> _Exercise directions_
Report every line of the records below that contains the string "year".

> _Records to process_
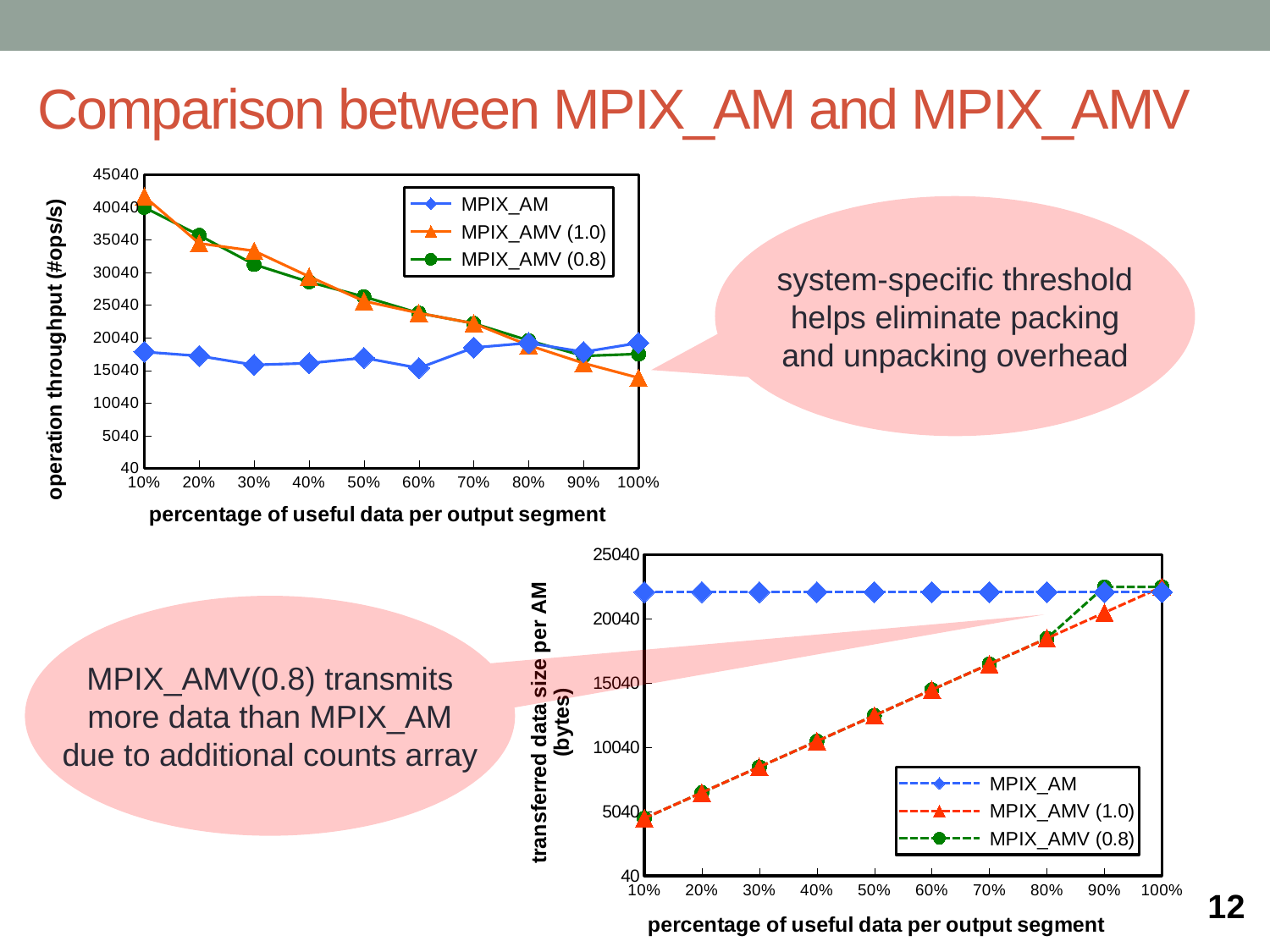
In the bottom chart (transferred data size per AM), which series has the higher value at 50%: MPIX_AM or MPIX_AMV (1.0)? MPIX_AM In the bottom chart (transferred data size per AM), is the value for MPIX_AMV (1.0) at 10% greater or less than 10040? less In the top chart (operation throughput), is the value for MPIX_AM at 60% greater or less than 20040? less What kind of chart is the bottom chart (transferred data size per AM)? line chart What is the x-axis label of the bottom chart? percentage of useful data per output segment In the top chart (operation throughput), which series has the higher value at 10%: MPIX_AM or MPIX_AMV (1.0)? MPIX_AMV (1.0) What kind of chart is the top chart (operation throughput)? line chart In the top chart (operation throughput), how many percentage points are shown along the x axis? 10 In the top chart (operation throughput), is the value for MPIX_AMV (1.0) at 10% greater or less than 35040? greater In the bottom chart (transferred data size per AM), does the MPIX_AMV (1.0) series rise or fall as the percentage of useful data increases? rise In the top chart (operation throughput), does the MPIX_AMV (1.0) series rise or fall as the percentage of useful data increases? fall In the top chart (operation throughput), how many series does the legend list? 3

==

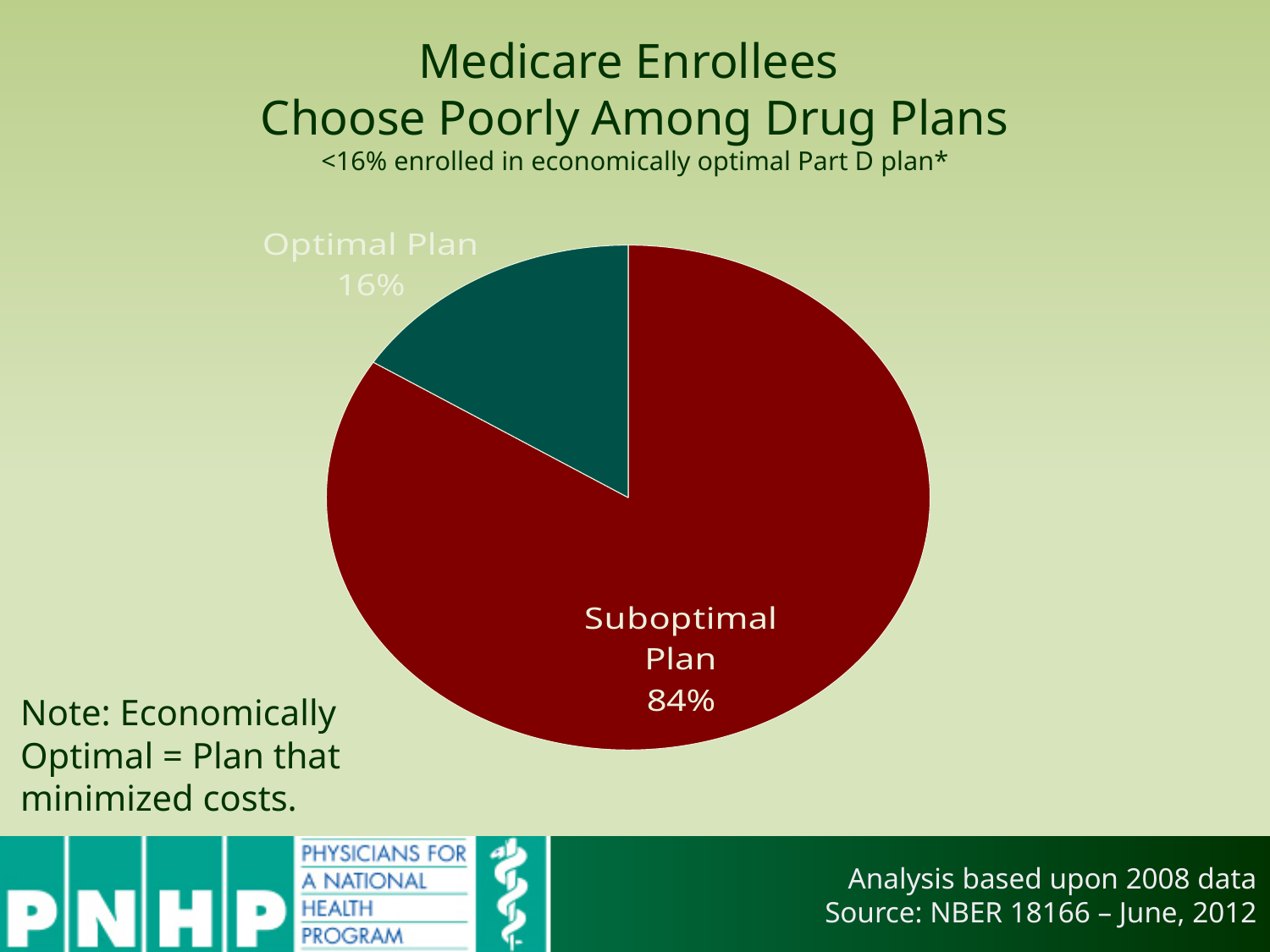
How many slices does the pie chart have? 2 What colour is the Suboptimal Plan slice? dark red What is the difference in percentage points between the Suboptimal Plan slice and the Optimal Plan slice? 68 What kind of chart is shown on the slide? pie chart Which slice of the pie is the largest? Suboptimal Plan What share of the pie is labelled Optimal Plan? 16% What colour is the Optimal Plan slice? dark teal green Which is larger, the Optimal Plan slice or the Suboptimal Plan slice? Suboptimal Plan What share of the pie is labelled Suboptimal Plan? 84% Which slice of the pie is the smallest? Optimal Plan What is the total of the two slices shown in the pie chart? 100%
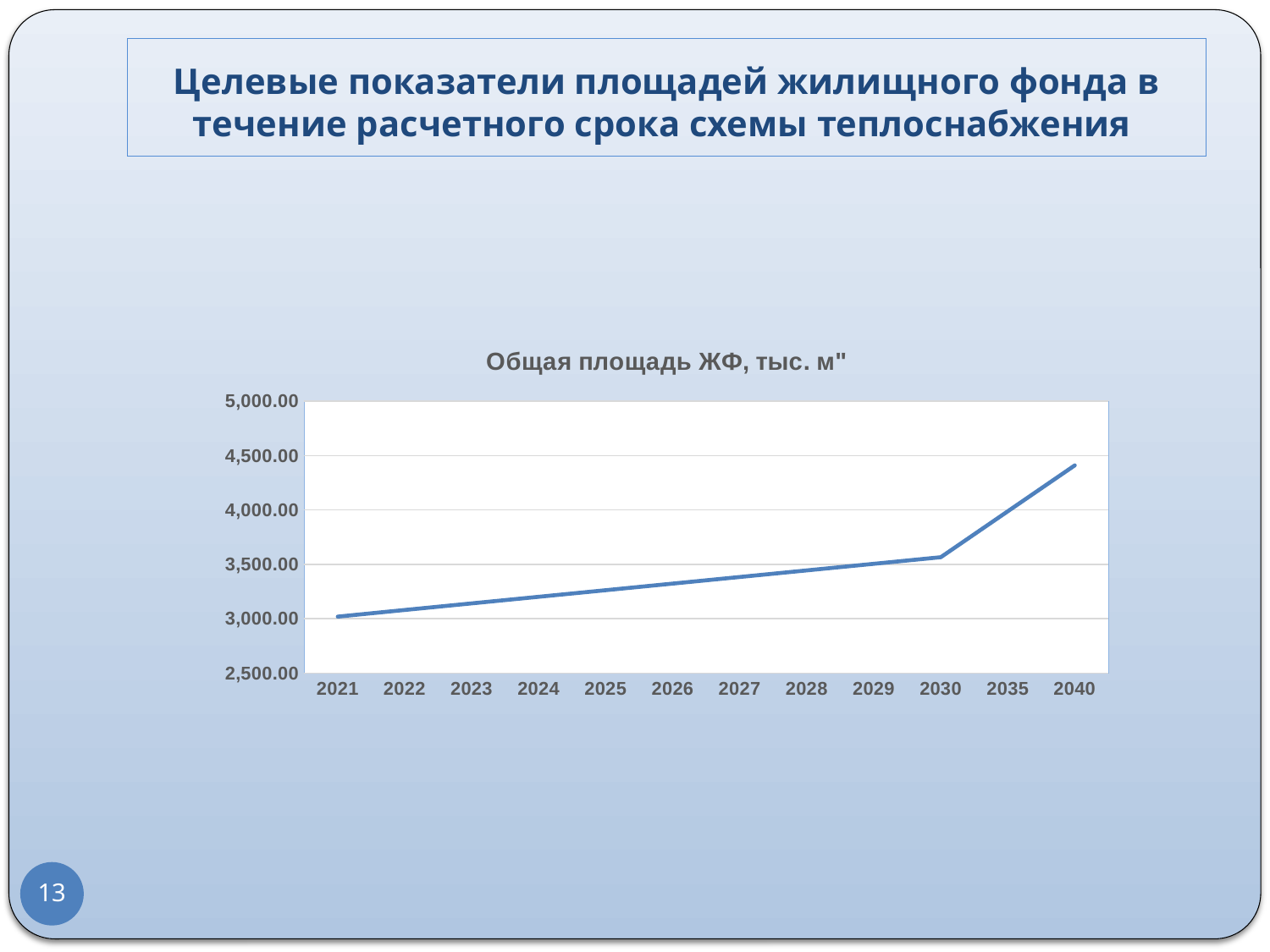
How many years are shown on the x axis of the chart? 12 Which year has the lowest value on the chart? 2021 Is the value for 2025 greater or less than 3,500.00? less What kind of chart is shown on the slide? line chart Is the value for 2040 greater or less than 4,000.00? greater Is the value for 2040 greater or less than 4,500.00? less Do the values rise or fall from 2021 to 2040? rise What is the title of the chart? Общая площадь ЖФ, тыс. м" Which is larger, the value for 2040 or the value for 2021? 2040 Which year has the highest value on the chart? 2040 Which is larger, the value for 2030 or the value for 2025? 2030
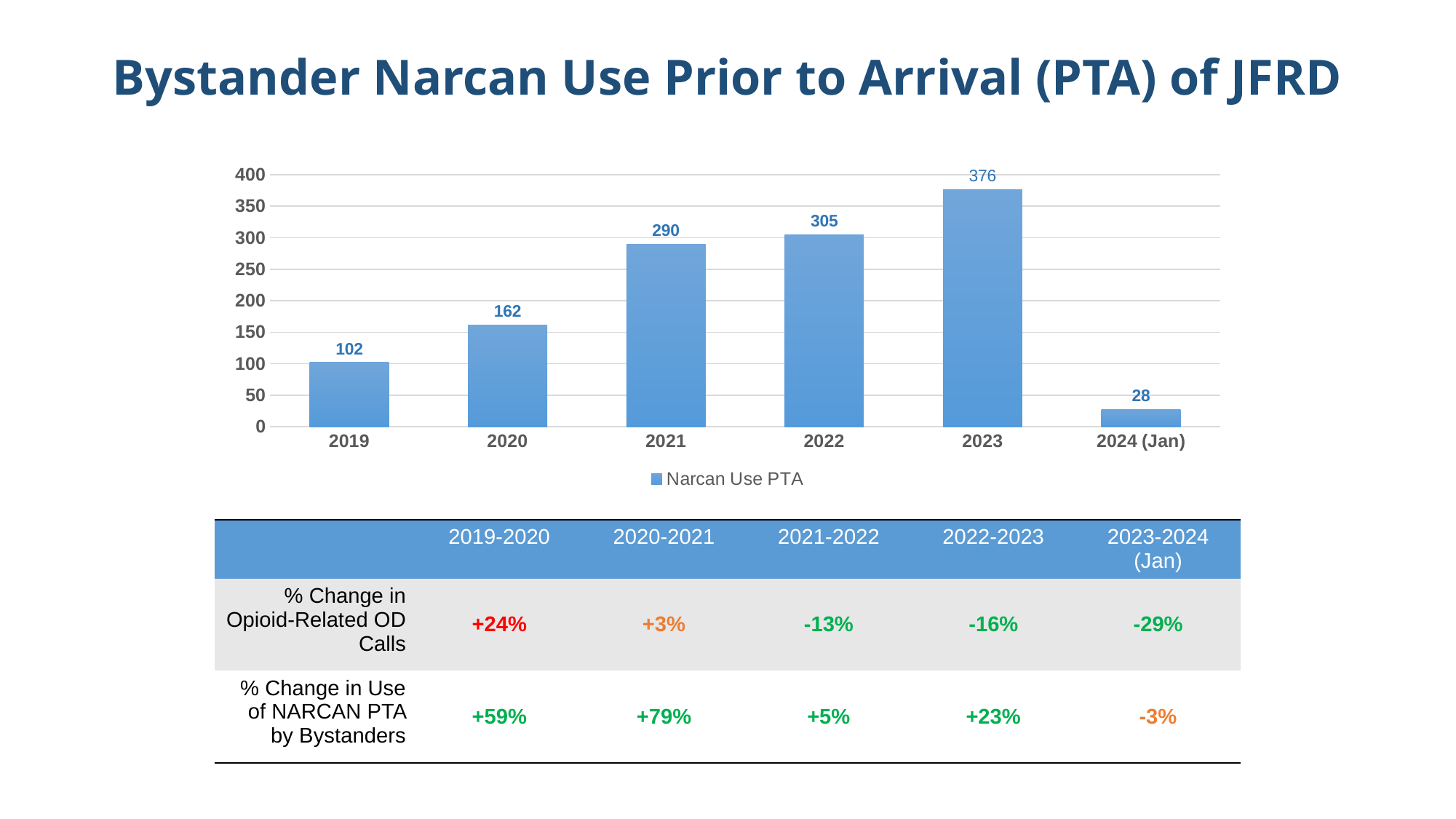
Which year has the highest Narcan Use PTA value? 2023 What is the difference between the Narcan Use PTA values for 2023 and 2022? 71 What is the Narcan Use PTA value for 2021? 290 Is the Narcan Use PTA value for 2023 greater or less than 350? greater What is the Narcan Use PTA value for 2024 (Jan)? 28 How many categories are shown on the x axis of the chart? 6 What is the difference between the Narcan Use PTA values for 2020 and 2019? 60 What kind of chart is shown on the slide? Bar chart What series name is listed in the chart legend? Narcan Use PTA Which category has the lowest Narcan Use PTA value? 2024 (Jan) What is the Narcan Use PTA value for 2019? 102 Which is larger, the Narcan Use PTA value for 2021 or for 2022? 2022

--

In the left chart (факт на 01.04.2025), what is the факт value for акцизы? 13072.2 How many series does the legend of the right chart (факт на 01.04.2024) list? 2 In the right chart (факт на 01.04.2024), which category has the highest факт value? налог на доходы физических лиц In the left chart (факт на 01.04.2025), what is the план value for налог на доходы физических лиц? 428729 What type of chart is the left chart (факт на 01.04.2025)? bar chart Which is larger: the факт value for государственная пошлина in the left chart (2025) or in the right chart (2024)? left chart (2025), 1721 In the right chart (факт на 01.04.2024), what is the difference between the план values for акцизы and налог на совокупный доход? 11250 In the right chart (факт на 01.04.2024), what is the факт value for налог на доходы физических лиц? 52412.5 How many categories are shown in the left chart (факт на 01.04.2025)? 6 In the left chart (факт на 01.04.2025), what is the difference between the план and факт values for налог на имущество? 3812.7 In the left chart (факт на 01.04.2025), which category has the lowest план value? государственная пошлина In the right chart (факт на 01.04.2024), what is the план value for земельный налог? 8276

> _Output_
How many years are shown on the x axis of the chart? 12 Which year has the lowest value on the chart? 2021 Is the value for 2025 greater or less than 3,500.00? less What kind of chart is shown on the slide? line chart Is the value for 2040 greater or less than 4,000.00? greater Is the value for 2040 greater or less than 4,500.00? less Do the values rise or fall from 2021 to 2040? rise What is the title of the chart? Общая площадь ЖФ, тыс. м" Which is larger, the value for 2040 or the value for 2021? 2040 Which year has the highest value on the chart? 2040 Which is larger, the value for 2030 or the value for 2025? 2030
Which year has the highest Narcan Use PTA value? 2023 What is the difference between the Narcan Use PTA values for 2023 and 2022? 71 What is the Narcan Use PTA value for 2021? 290 Is the Narcan Use PTA value for 2023 greater or less than 350? greater What is the Narcan Use PTA value for 2024 (Jan)? 28 How many categories are shown on the x axis of the chart? 6 What is the difference between the Narcan Use PTA values for 2020 and 2019? 60 What kind of chart is shown on the slide? Bar chart What series name is listed in the chart legend? Narcan Use PTA Which category has the lowest Narcan Use PTA value? 2024 (Jan) What is the Narcan Use PTA value for 2019? 102 Which is larger, the Narcan Use PTA value for 2021 or for 2022? 2022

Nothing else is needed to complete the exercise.